▸ Objetivo da tarefa
Copie integralmente o trecho sobre a ação civil pública referente ao trote da UNIFRAN, sem alterar nada.

Logo, a partir desse trecho e dos conceitos elaborados por Bourdieu já mencionados, é possível analisar a sentença proferida pela juíza Dra. Adriana Gatto Martins Bonemer. O Ministério Público do Estado de São Paulo ajuizou ação civil pública contra o médico Matheus Gabriel Braia, ex-aluno da Universidade de Franca (UNIFRAN), que durante o trote da instituição em questão conduziu o seguinte juramento: "Eu prometo infernizar qualquer um dos bastardos, invejosos de subcursos como os da odonto e dos copiões de merda da FACEF, chupa FACEF, sem nunca dar razão a nenhum daqueles burros, filhos da puta, desgraçados de merda! E prometo usar, manipular e abusar de todas as dentistas e facefianas que tiver oportunidade, sem nunca ligar no dia seguinte. As bixetes: Eu prometo nunca entregar meu corpo a nenhum invejoso, burro, frouxa, filho da puta da Odonto ou da Facef. Repudio totalmente qualquer tentativa deles se aproveitarem e me reservo totalmente a vontade dos meus veteranos e prometo sempre atender aos seus desejos sexuais. Compreendo que namoro não combina com faculdade e a partir de hoje sou solteira, estou à disposição dos meus veteranos. ”. “Trecho de vídeo: inaudível... por suas reputações, mesmo que eles sejam desprovidos de beleza ou cheire a ovo vencido. Juro solenemente nunca recusar a uma tentativa de coito de veterano (inaudível...) mesmo que ele cheire cecê vencido e elas, a perfume barato."

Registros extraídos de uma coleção

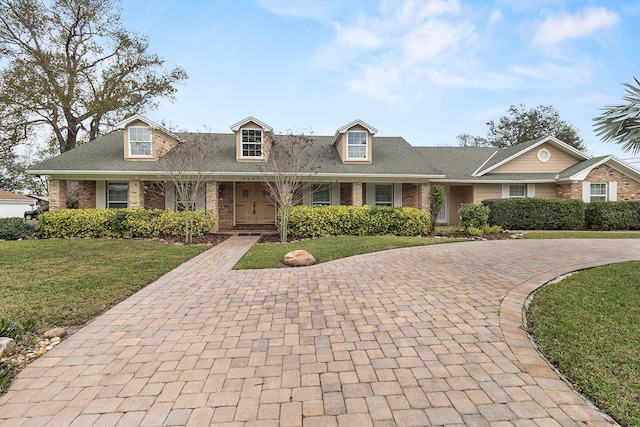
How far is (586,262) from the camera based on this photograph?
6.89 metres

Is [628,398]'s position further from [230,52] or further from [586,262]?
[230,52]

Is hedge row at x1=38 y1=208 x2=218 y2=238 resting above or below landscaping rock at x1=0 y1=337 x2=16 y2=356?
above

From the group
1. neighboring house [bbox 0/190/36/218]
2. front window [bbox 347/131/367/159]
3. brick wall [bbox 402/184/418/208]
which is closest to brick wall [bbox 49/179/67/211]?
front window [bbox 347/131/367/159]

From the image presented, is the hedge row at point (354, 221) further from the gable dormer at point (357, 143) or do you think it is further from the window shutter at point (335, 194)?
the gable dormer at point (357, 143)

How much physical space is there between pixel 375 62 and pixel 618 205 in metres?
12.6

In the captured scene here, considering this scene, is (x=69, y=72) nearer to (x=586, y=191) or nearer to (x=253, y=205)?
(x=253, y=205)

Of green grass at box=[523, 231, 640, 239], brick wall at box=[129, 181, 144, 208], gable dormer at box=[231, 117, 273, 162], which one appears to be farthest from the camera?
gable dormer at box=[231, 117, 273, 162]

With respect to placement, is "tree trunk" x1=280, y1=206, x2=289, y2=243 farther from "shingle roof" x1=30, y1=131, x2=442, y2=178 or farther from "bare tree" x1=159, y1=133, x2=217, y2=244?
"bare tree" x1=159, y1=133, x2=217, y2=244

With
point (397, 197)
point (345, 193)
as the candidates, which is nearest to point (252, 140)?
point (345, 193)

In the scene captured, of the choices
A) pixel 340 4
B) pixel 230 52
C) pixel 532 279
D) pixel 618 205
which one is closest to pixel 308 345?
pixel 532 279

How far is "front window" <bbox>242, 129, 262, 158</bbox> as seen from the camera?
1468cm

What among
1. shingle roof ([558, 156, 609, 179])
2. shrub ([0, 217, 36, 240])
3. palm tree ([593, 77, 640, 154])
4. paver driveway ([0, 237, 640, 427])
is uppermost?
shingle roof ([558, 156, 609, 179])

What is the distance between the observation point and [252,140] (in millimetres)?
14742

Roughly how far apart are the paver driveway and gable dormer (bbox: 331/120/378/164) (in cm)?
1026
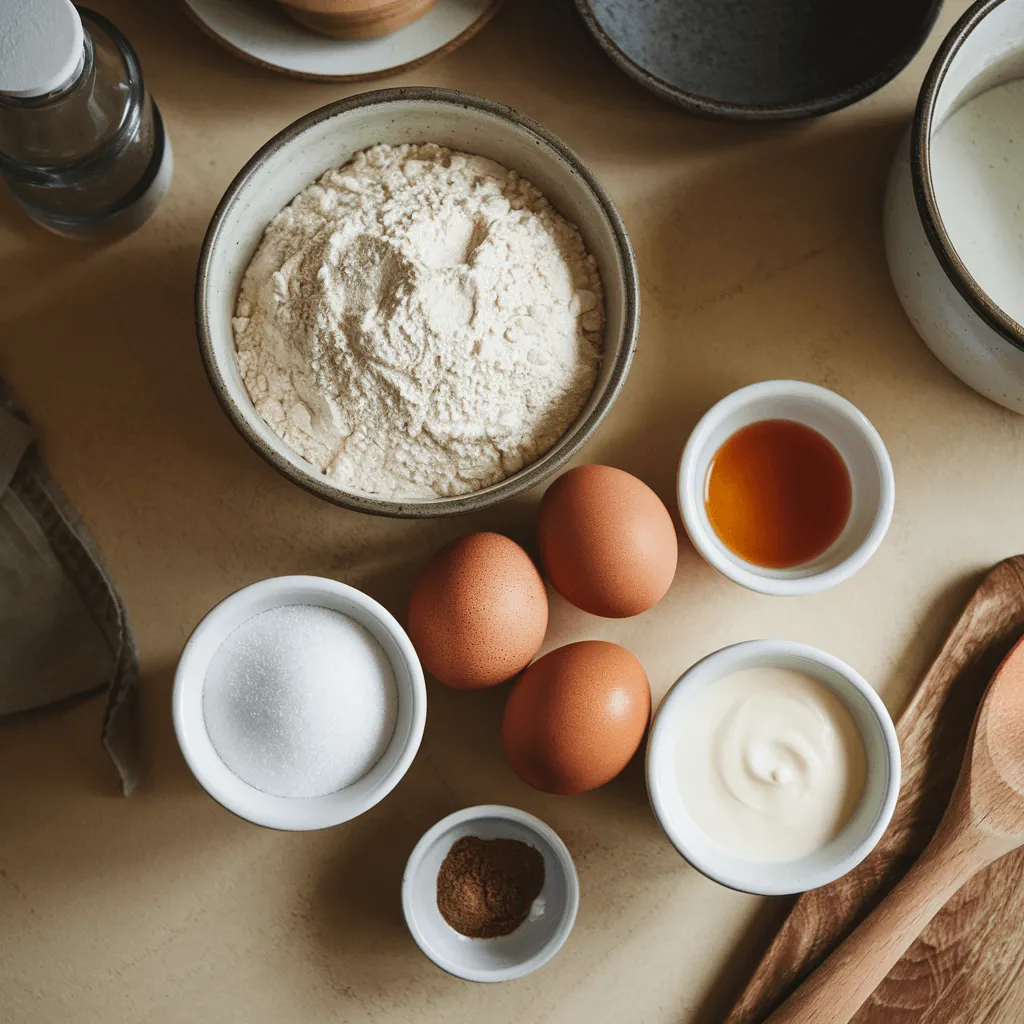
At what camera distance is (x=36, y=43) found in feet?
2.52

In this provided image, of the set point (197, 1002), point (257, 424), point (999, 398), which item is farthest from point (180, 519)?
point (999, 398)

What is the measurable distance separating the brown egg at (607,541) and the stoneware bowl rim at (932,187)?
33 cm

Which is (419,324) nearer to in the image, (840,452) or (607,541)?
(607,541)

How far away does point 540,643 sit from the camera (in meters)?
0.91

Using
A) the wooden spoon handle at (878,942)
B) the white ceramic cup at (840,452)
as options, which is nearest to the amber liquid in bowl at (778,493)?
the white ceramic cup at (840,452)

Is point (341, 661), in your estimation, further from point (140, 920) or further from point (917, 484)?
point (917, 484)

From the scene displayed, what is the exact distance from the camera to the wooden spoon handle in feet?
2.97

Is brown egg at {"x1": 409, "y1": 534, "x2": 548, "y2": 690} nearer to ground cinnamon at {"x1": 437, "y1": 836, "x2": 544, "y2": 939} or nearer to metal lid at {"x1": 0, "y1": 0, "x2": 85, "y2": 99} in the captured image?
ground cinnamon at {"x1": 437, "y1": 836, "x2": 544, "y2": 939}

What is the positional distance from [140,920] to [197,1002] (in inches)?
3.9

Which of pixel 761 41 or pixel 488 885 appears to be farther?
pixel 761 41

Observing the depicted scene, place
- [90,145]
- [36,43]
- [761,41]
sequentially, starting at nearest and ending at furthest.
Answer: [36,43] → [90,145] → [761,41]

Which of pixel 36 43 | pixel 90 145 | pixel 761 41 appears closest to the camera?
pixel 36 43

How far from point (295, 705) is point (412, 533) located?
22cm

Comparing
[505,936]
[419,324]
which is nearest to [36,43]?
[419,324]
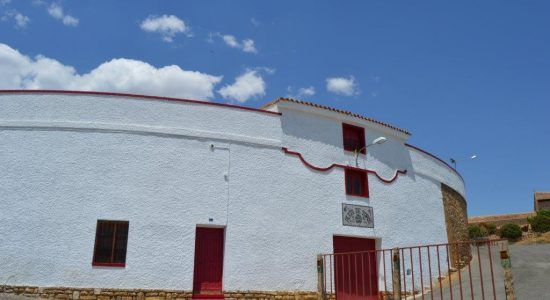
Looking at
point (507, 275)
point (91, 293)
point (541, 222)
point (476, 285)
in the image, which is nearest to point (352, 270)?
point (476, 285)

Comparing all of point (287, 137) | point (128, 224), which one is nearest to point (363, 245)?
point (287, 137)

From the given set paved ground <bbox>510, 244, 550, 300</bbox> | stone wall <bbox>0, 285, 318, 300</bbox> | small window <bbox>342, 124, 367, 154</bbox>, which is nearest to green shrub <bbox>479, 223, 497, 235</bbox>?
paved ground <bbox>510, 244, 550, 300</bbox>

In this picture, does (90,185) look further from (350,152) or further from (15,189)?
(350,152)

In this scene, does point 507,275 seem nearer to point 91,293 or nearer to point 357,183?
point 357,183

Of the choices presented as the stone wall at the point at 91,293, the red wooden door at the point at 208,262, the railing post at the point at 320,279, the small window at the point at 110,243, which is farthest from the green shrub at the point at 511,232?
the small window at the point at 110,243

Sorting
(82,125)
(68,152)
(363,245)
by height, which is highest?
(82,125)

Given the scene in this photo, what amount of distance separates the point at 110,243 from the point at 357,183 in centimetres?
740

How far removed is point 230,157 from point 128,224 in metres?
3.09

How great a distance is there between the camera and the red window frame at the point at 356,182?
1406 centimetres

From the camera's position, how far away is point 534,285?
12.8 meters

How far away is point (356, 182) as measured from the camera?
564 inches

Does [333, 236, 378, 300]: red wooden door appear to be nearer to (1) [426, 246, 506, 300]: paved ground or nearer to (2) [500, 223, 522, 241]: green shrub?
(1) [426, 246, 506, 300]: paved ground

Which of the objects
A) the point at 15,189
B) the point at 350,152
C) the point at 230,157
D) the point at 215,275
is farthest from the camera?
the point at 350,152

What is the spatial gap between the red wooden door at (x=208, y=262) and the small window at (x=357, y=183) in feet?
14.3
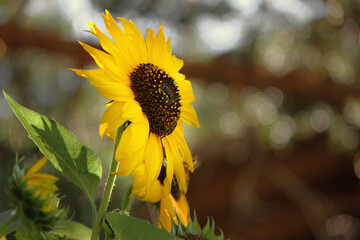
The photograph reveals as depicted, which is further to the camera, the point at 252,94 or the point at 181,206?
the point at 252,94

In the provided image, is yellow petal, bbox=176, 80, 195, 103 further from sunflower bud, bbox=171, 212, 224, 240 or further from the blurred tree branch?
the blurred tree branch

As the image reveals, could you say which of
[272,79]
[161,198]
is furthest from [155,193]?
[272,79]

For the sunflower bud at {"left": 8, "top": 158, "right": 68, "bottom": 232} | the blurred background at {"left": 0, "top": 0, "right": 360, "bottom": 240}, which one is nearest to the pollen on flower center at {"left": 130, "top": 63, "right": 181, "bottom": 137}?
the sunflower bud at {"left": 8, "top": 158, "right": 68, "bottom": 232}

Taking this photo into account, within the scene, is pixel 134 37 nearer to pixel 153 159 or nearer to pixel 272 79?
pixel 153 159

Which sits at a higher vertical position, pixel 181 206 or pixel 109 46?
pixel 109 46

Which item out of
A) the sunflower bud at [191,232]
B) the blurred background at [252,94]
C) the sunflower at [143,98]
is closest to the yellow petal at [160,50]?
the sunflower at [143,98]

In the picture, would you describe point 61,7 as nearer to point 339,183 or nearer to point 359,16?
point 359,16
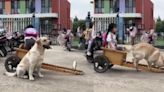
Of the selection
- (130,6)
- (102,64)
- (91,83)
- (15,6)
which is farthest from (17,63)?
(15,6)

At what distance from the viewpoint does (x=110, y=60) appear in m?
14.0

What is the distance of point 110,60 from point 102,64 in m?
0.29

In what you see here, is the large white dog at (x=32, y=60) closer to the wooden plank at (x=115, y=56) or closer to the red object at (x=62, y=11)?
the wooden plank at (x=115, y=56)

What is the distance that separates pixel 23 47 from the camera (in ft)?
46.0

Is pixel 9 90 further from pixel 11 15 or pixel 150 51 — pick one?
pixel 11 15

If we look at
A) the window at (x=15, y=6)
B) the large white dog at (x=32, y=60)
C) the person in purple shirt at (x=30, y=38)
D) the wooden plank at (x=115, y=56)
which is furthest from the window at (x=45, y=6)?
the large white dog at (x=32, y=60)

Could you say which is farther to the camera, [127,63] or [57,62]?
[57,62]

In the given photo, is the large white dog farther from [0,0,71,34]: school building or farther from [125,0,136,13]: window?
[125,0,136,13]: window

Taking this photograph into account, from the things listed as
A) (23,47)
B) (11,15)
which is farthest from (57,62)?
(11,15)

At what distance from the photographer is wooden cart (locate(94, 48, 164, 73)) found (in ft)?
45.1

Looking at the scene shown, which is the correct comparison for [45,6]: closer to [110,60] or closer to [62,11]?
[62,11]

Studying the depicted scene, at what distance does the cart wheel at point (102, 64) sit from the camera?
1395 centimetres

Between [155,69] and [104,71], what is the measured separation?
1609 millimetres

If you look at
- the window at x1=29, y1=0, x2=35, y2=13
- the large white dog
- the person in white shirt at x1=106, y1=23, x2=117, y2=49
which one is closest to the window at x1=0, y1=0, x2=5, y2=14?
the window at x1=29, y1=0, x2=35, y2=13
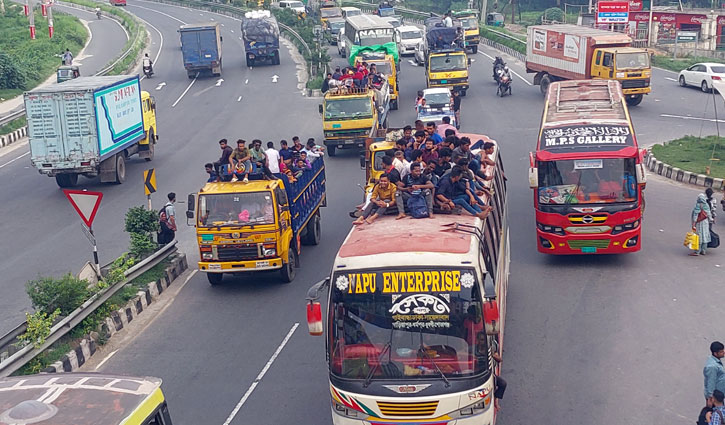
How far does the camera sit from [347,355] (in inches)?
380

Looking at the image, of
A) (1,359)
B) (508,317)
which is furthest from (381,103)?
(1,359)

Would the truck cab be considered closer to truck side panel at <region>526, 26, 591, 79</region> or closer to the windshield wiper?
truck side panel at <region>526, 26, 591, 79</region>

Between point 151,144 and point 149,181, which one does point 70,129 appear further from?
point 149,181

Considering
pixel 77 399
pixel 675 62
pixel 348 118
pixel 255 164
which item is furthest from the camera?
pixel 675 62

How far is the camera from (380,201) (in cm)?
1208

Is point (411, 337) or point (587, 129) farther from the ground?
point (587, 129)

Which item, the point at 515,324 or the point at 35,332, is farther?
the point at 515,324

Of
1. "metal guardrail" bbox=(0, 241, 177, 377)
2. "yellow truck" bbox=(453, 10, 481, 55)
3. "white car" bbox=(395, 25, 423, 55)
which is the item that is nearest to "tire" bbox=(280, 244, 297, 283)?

▸ Campo de resposta
Logo, a partir desse trecho e dos conceitos elaborados por Bourdieu já mencionados, é possível analisar a sentença proferida pela juíza Dra. Adriana Gatto Martins Bonemer. O Ministério Público do Estado de São Paulo ajuizou ação civil pública contra o médico Matheus Gabriel Braia, ex-aluno da Universidade de Franca (UNIFRAN), que durante o trote da instituição em questão conduziu o seguinte juramento: "Eu prometo infernizar qualquer um dos bastardos, invejosos de subcursos como os da odonto e dos copiões de merda da FACEF, chupa FACEF, sem nunca dar razão a nenhum daqueles burros, filhos da puta, desgraçados de merda! E prometo usar, manipular e abusar de todas as dentistas e facefianas que tiver oportunidade, sem nunca ligar no dia seguinte. As bixetes: Eu prometo nunca entregar meu corpo a nenhum invejoso, burro, frouxa, filho da puta da Odonto ou da Facef. Repudio totalmente qualquer tentativa deles se aproveitarem e me reservo totalmente a vontade dos meus veteranos e prometo sempre atender aos seus desejos sexuais. Compreendo que namoro não combina com faculdade e a partir de hoje sou solteira, estou à disposição dos meus veteranos. ”. “Trecho de vídeo: inaudível... por suas reputações, mesmo que eles sejam desprovidos de beleza ou cheire a ovo vencido. Juro solenemente nunca recusar a uma tentativa de coito de veterano (inaudível...) mesmo que ele cheire cecê vencido e elas, a perfume barato."